Text extract:
[start]
NBD but I’ve been out of commission for the past week++, or at least more out of commission than usual.  It was a week ago Friday at work and I started to feel super sick – flu like stuff with a cough and sneezing and headache.  (Side note – I average like one sneeze a month.  In the past week I’ve double and tripled my usual sneeze output.  I’m feeling much better, so to compensate I don’t plan on sneezing until sometime in mid-2019).

Whatever the sickness was it lingered and lingered.  I’d go to work and get some stuff done and then come home and sleep.  A couple days I stayed home.  One day I got all the way to work, pulled into my parking spot, and coughed so hard I vomited into my lap.  True story and super gross.  I didn’t know what to do but I needed to get a little bit of work done.  So I drove to Wal-Mart, bought a pair of pants and wore them out, and chucked my puke spotted pants into the garbage.  I told the lady at the place where you try on the clothes that I had spilled coffee on my pants on the way to work.  I’m not sure if she bought it or not.  I drove back to work with my new pants on, worked for a bit, and called it a day.
[end]
Data rows:
[start]
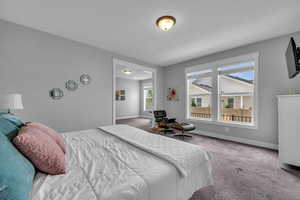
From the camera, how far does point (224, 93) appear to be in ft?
12.8

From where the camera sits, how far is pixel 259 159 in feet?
8.16

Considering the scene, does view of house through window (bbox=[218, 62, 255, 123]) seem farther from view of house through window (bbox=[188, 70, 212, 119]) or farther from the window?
the window

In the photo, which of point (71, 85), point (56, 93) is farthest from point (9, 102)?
point (71, 85)

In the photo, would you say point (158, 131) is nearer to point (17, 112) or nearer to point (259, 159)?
point (259, 159)

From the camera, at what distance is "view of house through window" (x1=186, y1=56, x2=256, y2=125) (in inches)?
138

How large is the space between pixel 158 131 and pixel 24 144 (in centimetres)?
394

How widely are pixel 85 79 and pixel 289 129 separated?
438cm

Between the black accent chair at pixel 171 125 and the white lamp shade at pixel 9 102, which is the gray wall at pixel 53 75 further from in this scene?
the black accent chair at pixel 171 125

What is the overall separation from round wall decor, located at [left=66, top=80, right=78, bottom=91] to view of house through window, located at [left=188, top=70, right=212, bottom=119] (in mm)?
3784

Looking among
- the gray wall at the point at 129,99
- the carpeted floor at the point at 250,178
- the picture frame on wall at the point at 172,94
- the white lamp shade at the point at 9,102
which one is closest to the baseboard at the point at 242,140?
the carpeted floor at the point at 250,178

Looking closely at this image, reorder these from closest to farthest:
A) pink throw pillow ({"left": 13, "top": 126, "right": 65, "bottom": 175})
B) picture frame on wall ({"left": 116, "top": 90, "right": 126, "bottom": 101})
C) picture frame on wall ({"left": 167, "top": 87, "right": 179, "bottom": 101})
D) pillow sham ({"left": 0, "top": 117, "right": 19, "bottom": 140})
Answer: pink throw pillow ({"left": 13, "top": 126, "right": 65, "bottom": 175}) → pillow sham ({"left": 0, "top": 117, "right": 19, "bottom": 140}) → picture frame on wall ({"left": 167, "top": 87, "right": 179, "bottom": 101}) → picture frame on wall ({"left": 116, "top": 90, "right": 126, "bottom": 101})

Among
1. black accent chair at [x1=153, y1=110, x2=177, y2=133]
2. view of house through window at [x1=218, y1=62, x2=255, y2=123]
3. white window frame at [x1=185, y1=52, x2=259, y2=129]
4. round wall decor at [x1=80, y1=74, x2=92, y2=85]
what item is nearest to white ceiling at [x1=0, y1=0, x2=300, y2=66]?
white window frame at [x1=185, y1=52, x2=259, y2=129]

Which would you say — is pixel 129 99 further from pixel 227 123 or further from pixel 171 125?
pixel 227 123

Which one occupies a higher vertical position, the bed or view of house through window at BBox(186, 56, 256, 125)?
view of house through window at BBox(186, 56, 256, 125)
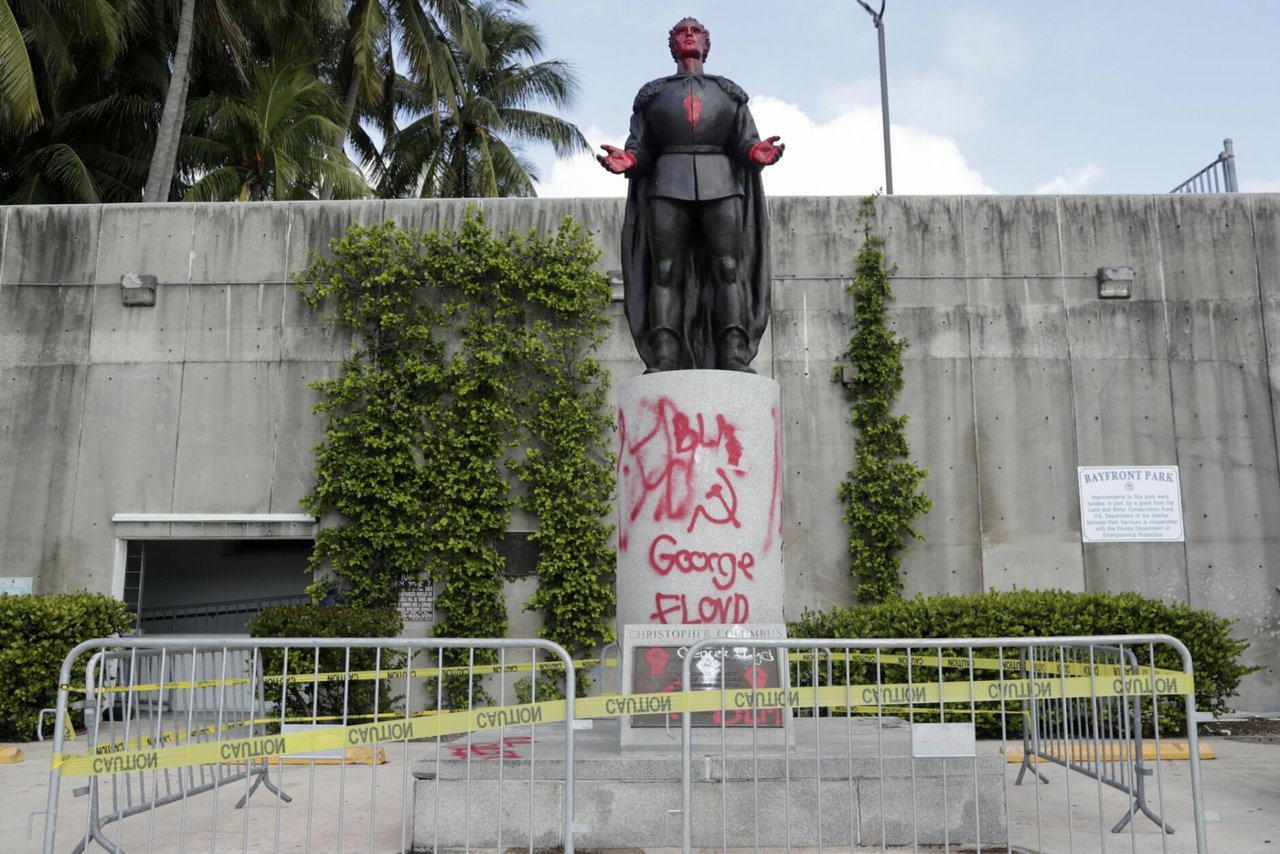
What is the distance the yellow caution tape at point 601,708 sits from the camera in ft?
16.5

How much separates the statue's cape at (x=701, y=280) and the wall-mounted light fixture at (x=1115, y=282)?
681 cm

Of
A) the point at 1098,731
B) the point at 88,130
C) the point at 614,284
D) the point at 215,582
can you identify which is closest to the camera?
the point at 1098,731

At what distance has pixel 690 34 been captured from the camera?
7281 millimetres

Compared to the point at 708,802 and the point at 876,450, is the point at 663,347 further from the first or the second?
the point at 876,450

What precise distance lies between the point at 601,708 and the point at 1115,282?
32.2ft

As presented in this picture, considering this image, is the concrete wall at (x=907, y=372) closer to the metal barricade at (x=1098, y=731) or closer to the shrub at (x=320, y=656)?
the shrub at (x=320, y=656)

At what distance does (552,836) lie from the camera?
218 inches

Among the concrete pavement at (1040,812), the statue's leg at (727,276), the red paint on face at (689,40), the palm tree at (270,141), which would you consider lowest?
the concrete pavement at (1040,812)

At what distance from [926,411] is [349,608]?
6797 mm

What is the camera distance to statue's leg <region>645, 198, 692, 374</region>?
7316 millimetres

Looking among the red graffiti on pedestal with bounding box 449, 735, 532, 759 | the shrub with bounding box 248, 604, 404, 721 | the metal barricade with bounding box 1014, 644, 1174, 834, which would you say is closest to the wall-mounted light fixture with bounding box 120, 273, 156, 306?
the shrub with bounding box 248, 604, 404, 721

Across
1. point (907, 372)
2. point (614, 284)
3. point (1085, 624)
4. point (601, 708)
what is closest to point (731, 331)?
point (601, 708)

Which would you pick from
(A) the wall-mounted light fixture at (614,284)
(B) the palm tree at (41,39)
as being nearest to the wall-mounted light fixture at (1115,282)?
(A) the wall-mounted light fixture at (614,284)

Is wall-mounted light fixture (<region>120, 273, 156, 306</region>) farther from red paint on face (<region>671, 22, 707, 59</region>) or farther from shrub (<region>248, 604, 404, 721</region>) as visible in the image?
red paint on face (<region>671, 22, 707, 59</region>)
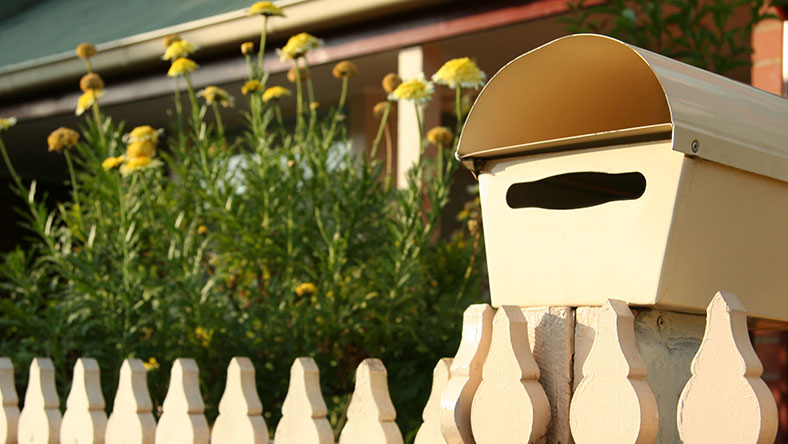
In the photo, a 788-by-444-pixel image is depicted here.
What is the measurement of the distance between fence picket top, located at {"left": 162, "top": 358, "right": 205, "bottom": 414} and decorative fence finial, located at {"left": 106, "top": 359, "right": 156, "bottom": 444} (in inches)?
5.2

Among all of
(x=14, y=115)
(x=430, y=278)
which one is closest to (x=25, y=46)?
(x=14, y=115)

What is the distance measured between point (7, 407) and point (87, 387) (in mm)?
458

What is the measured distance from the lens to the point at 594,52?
4.73ft

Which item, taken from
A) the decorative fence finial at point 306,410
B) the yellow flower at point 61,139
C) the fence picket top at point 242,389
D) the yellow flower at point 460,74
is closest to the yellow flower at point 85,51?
the yellow flower at point 61,139

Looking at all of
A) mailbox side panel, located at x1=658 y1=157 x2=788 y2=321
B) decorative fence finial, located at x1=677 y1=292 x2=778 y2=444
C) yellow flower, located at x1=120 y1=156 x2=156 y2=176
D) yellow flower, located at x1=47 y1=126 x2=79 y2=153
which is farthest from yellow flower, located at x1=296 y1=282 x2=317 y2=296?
decorative fence finial, located at x1=677 y1=292 x2=778 y2=444

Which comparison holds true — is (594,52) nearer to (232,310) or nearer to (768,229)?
(768,229)

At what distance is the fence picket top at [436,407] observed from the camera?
5.10 feet

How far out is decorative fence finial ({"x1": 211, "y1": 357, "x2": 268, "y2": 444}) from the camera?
187 centimetres

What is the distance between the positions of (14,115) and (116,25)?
969 mm

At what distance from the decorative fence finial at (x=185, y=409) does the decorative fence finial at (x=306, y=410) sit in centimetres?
29

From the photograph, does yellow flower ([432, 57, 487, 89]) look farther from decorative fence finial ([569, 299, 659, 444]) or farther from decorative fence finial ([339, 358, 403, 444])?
decorative fence finial ([569, 299, 659, 444])

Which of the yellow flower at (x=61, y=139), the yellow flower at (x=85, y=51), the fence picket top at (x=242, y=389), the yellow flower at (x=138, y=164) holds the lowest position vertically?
the fence picket top at (x=242, y=389)

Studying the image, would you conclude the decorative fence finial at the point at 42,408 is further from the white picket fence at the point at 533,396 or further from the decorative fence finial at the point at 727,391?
the decorative fence finial at the point at 727,391

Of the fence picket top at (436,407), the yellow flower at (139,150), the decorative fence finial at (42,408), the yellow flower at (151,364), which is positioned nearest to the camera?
the fence picket top at (436,407)
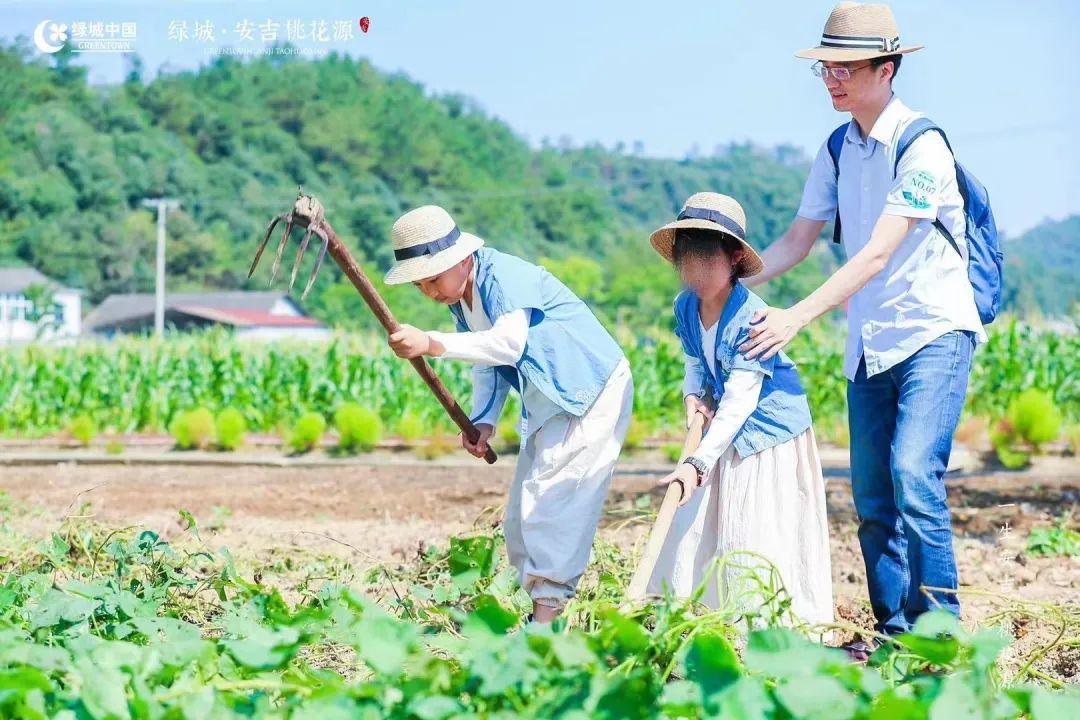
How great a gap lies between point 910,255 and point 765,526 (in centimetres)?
85

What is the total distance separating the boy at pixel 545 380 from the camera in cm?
350

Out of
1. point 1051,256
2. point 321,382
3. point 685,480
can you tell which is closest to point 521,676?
point 685,480

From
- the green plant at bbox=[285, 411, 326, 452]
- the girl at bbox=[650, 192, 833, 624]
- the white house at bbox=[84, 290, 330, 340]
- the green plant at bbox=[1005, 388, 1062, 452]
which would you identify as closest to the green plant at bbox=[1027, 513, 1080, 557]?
the girl at bbox=[650, 192, 833, 624]

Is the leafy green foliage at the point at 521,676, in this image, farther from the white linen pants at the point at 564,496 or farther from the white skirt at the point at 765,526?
the white linen pants at the point at 564,496

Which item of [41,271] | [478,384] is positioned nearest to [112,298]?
[41,271]

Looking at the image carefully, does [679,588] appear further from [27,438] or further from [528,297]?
[27,438]

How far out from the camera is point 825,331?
13.9 metres

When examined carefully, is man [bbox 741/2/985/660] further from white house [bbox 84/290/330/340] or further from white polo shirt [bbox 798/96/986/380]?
white house [bbox 84/290/330/340]

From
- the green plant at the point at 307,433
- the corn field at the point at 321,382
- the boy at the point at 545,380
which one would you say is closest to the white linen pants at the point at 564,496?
the boy at the point at 545,380

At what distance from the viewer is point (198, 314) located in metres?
52.9

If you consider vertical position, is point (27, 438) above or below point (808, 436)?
below

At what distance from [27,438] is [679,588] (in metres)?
10.6

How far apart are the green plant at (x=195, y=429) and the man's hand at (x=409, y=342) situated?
7.96m

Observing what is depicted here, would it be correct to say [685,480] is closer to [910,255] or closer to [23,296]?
[910,255]
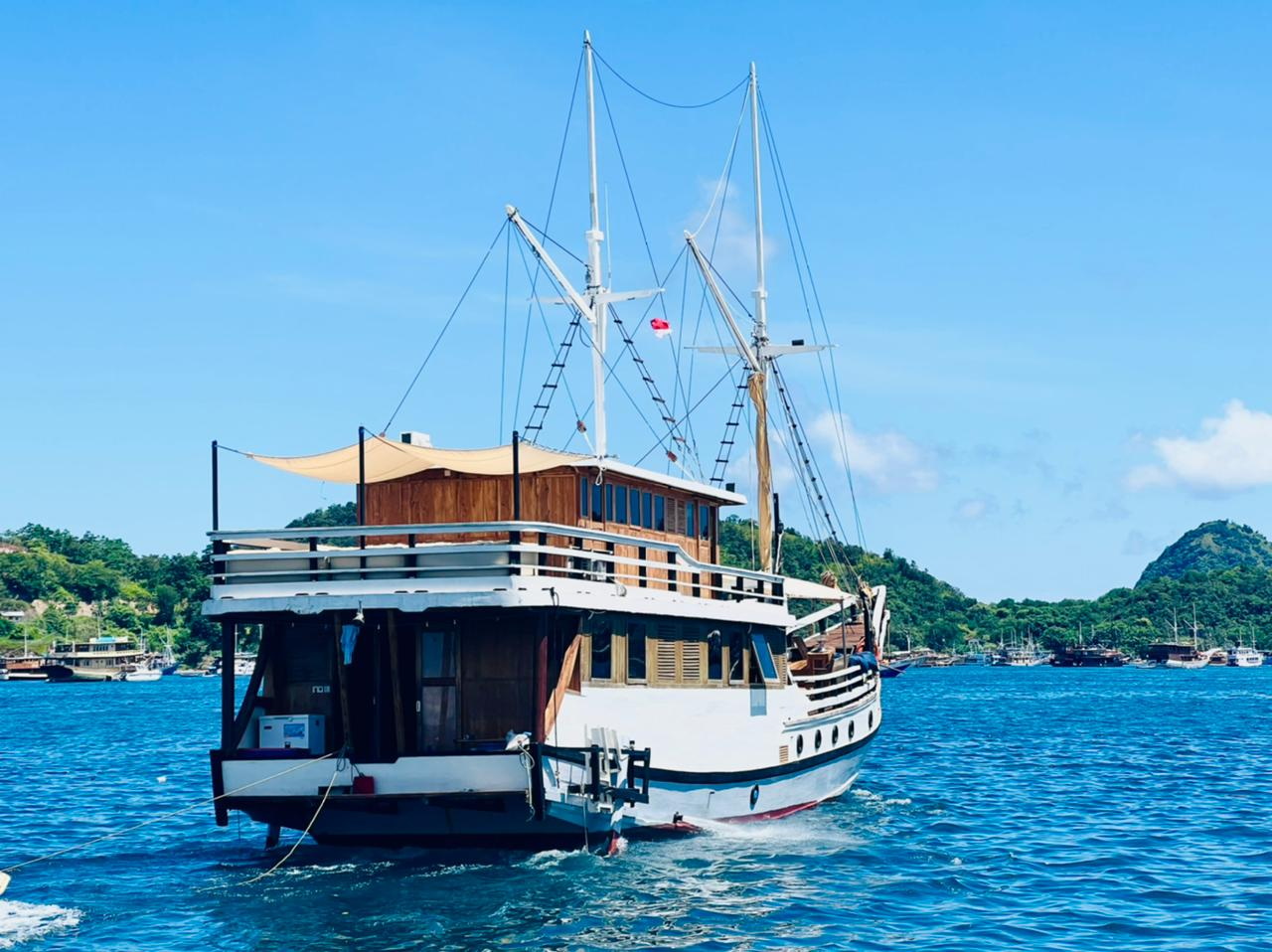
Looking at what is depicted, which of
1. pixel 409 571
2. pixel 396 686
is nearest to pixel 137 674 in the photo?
pixel 396 686

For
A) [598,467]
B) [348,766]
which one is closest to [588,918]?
[348,766]

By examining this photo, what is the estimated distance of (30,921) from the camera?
2089 cm

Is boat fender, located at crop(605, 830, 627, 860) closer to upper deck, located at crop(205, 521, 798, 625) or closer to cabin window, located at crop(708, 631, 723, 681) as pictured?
upper deck, located at crop(205, 521, 798, 625)

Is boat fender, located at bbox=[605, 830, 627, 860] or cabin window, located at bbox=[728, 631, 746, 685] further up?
cabin window, located at bbox=[728, 631, 746, 685]

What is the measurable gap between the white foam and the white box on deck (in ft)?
12.0

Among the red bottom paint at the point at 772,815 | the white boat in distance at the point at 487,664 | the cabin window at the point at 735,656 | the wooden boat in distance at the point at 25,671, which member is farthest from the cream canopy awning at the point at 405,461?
the wooden boat in distance at the point at 25,671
[end]
Aim 1: Pull out the passage of the post about being sick between "Whatever the sickness" and "called it a day.", inclusive.
Aim 2: List the symptoms that the post about being sick names right after "flu like stuff".

Written reply 1:
Whatever the sickness was it lingered and lingered.  I’d go to work and get some stuff done and then come home and sleep.  A couple days I stayed home.  One day I got all the way to work, pulled into my parking spot, and coughed so hard I vomited into my lap.  True story and super gross.  I didn’t know what to do but I needed to get a little bit of work done.  So I drove to Wal-Mart, bought a pair of pants and wore them out, and chucked my puke spotted pants into the garbage.  I told the lady at the place where you try on the clothes that I had spilled coffee on my pants on the way to work.  I’m not sure if she bought it or not.  I drove back to work with my new pants on, worked for a bit, and called it a day.

Written reply 2:
- Cough
- Sneezing
- Headache